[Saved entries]
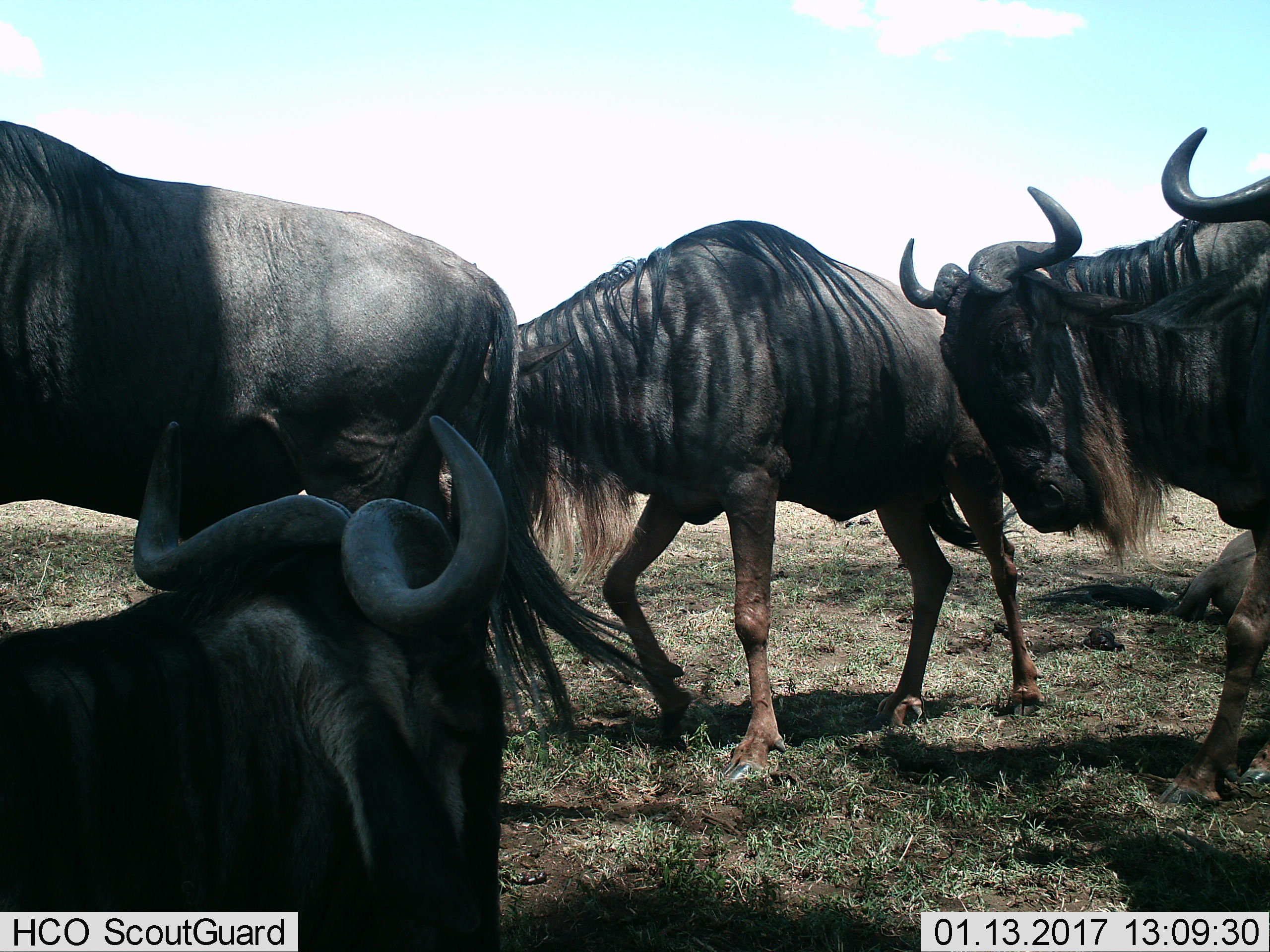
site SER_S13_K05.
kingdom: Animalia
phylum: Chordata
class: Mammalia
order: Artiodactyla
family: Bovidae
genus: Connochaetes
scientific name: Connochaetes taurinus taurinus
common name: blue wildebeest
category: wildebeestblue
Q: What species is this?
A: Wildebeestblue (blue wildebeest) (Connochaetes taurinus taurinus).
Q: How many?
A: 5.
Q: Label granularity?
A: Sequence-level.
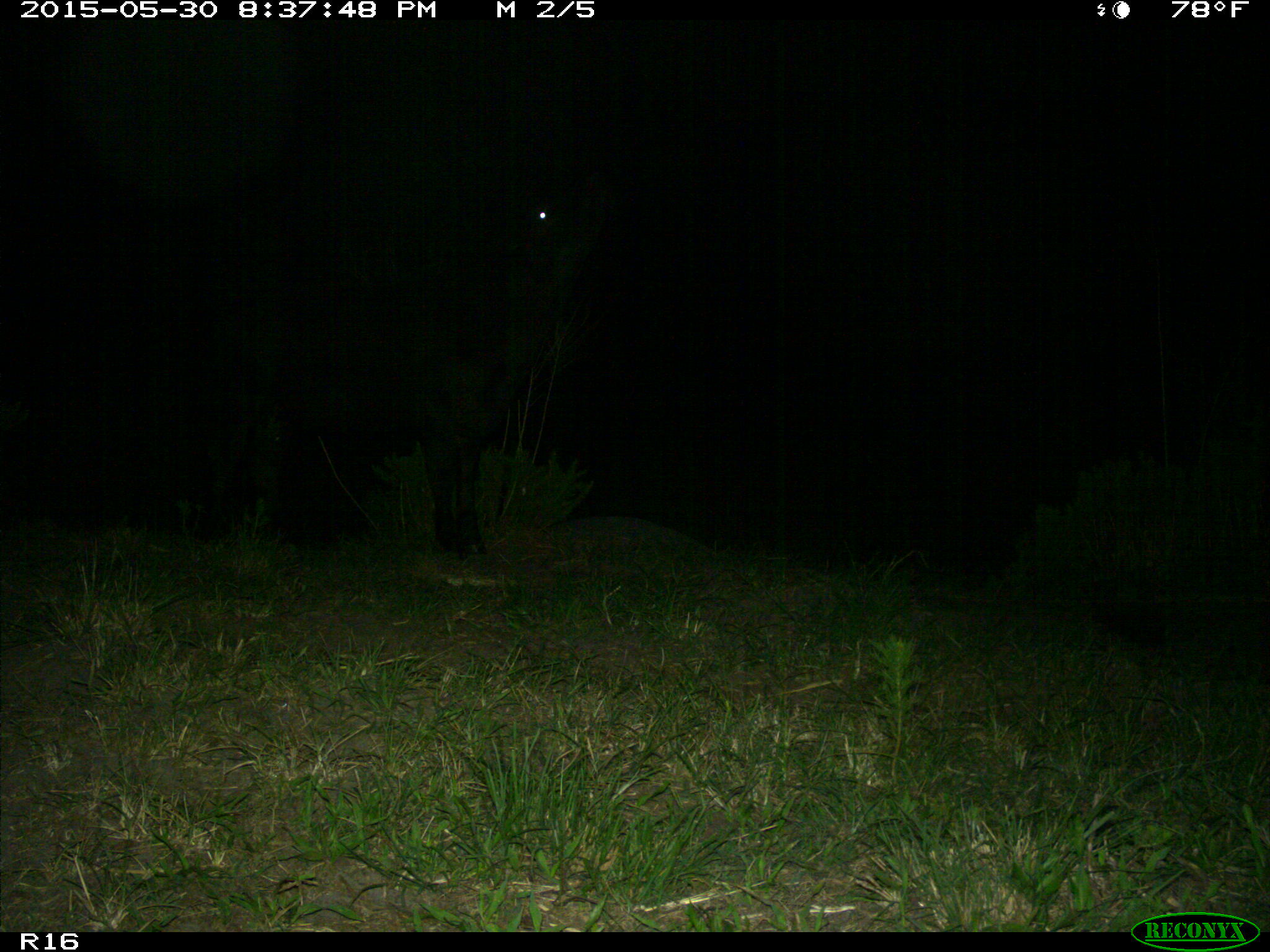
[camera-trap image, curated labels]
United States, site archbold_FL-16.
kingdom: Animalia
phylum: Chordata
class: Mammalia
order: Artiodactyla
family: Bovidae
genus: Bos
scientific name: Bos taurus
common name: domestic cow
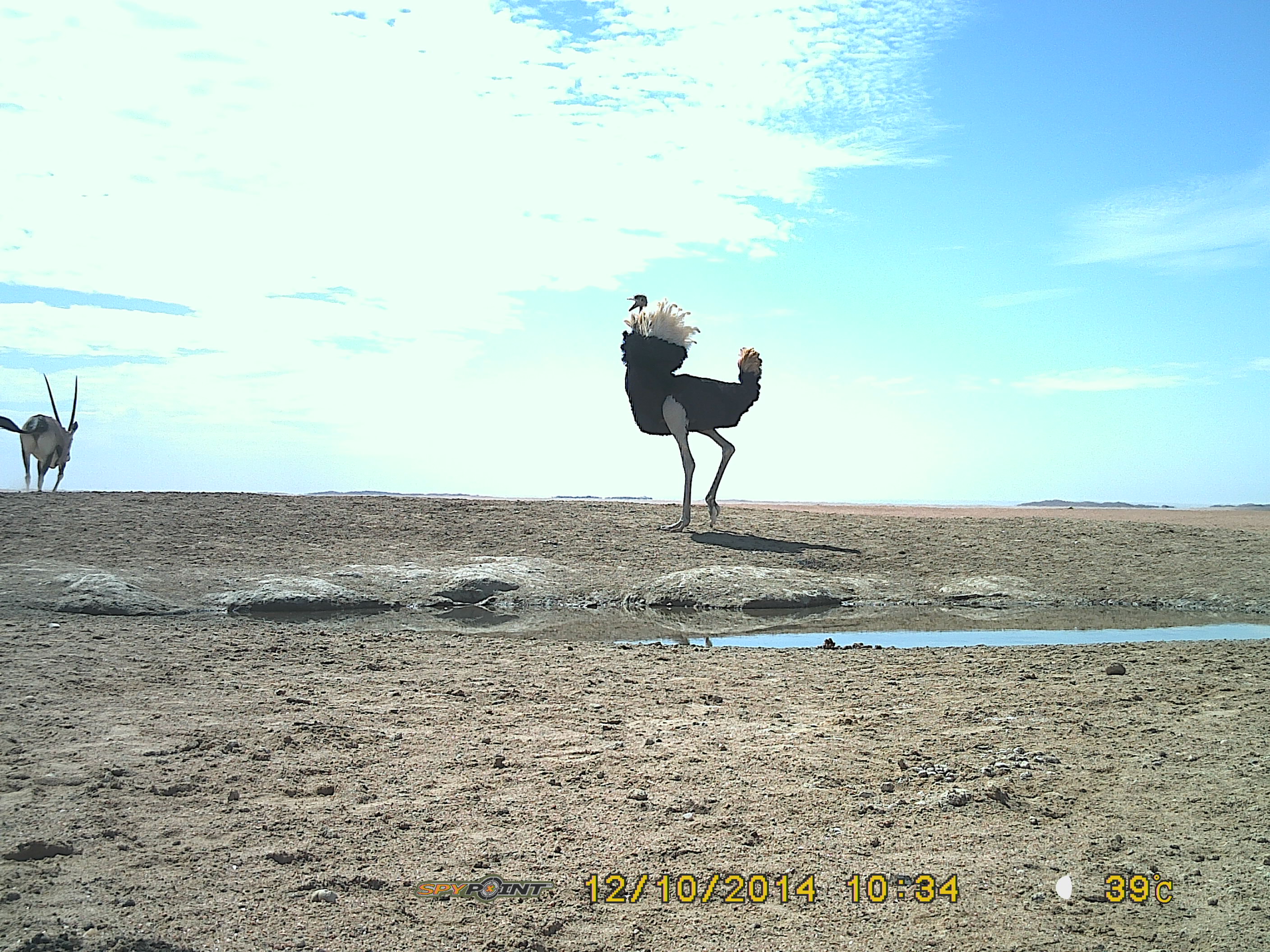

- Exercise directions:
Find the lines that mention "site" in the entries and show them.

- Response to this exercise:
site SER_S13_K05.
United States, site archbold_FL-16.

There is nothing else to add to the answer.